Winner of the Grand Jury Prize at the Cannes Film Festival, Korean director Park Chan-wook’s Oldboy takes the general conventions of a revenge drama and pulls them past their snapping point. As an action film, Oldboy splatters its gross-out ultra-violence over a plot that keeps us as much in the dark as our long-suffering hero Oh Daesu (Choi Min-sik). Ultimately the film’s true motivations are rooted more in the story’s overall tragedy than its fisticuffs.

Locked in a room for 15 years – the time passing in a sequence as psychologically frustrating and tenuous for the audience as the slow-mo mountain-climbing sequence in Akira Kurosawa’s Dreams – Oh Daesu is suddenly set free and given five days to pursue his captors.

Already growing in infamy thanks to a particularly memorable gross-out scene in a sushi bar (the squeamish set might want to close their eyes when Min-sik says "I want to eat something live"), Oldboy should be equally noted for its style, direction and twisted heart as its visual trickery.
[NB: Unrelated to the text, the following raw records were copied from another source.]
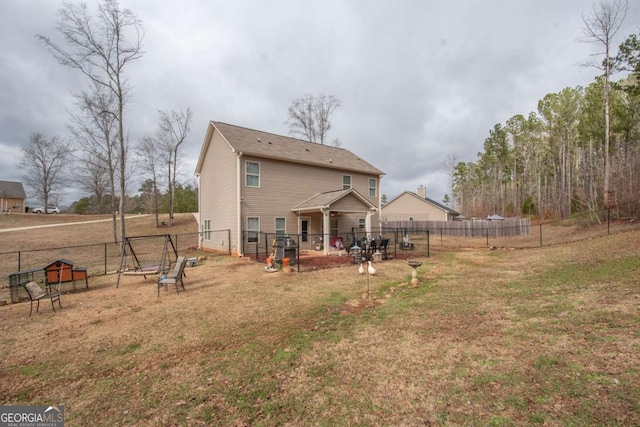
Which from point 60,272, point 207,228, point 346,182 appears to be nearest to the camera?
point 60,272

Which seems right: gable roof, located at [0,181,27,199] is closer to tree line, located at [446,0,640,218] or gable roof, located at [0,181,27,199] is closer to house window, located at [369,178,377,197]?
house window, located at [369,178,377,197]

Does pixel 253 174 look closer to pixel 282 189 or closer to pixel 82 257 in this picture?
pixel 282 189

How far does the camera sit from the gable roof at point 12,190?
43469 millimetres

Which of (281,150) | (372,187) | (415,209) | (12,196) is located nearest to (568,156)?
(415,209)

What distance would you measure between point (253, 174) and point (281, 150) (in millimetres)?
2806

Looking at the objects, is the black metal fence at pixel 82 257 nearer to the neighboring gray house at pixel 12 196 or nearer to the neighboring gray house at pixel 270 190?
the neighboring gray house at pixel 270 190

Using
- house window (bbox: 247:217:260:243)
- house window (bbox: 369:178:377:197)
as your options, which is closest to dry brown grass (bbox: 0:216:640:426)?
house window (bbox: 247:217:260:243)

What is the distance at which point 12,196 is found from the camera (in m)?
44.0

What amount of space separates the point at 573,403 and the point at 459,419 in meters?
1.14

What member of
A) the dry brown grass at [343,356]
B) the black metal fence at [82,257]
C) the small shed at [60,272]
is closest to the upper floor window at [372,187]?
the black metal fence at [82,257]

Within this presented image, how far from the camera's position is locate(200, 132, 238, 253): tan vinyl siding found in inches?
619

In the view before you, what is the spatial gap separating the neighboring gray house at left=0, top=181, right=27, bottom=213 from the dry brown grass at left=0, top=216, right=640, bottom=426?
5437 centimetres

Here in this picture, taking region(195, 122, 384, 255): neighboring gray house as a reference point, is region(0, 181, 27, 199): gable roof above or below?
above

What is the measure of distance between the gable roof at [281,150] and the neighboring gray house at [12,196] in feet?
149
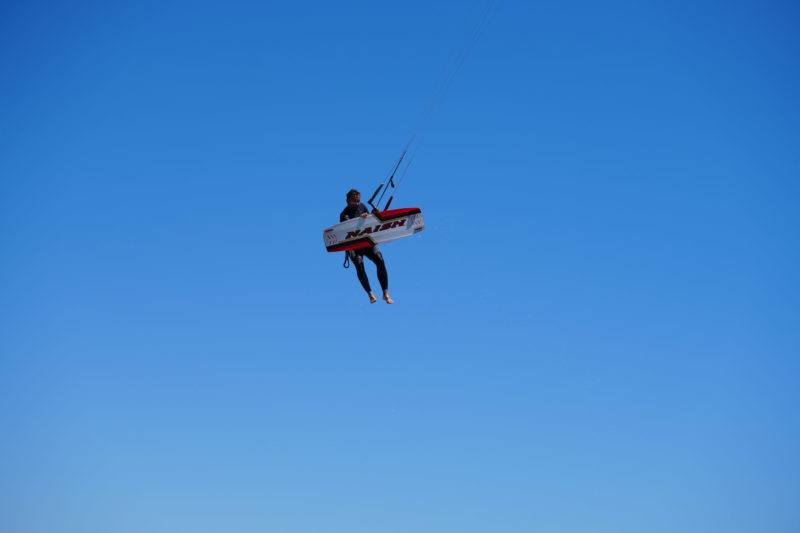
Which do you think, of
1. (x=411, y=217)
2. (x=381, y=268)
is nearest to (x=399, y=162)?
(x=411, y=217)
At times, Oldboy takes on the guise of a sweet waltz-driven romance somewhere in the general postal code of Amelie meets Chinatown. Mido (Hye-jeong Kang) is every bit as doe-eyed and doll-faced as Audrey Tautou, but it’s easy to buy her attraction to the bloodthirsty Daesu. While most action films throw their heroines in perilous situations that result in nothing more than perfectly made-up scratches, Oldboy doesn’t play by the same rules. It’s easy to see the ties between Park and Quentin Tarantino (the president of the Cannes jury that bestowed their top award on the film) – as a flipped coin to Kill Bill, Oldboy’s heroes end up just as bloodied and broken as its villains.

Where Oldboy truly succeeds is in overcoming its own gaps of reason and implausibility through a relentless sense of drive and dark-as-squid-ink humour. By the time all of the pieces are lined up in place, it’s hard to even question where Park’s headed. Oldboy comes to its messy conclusion whether you’re up for it or not.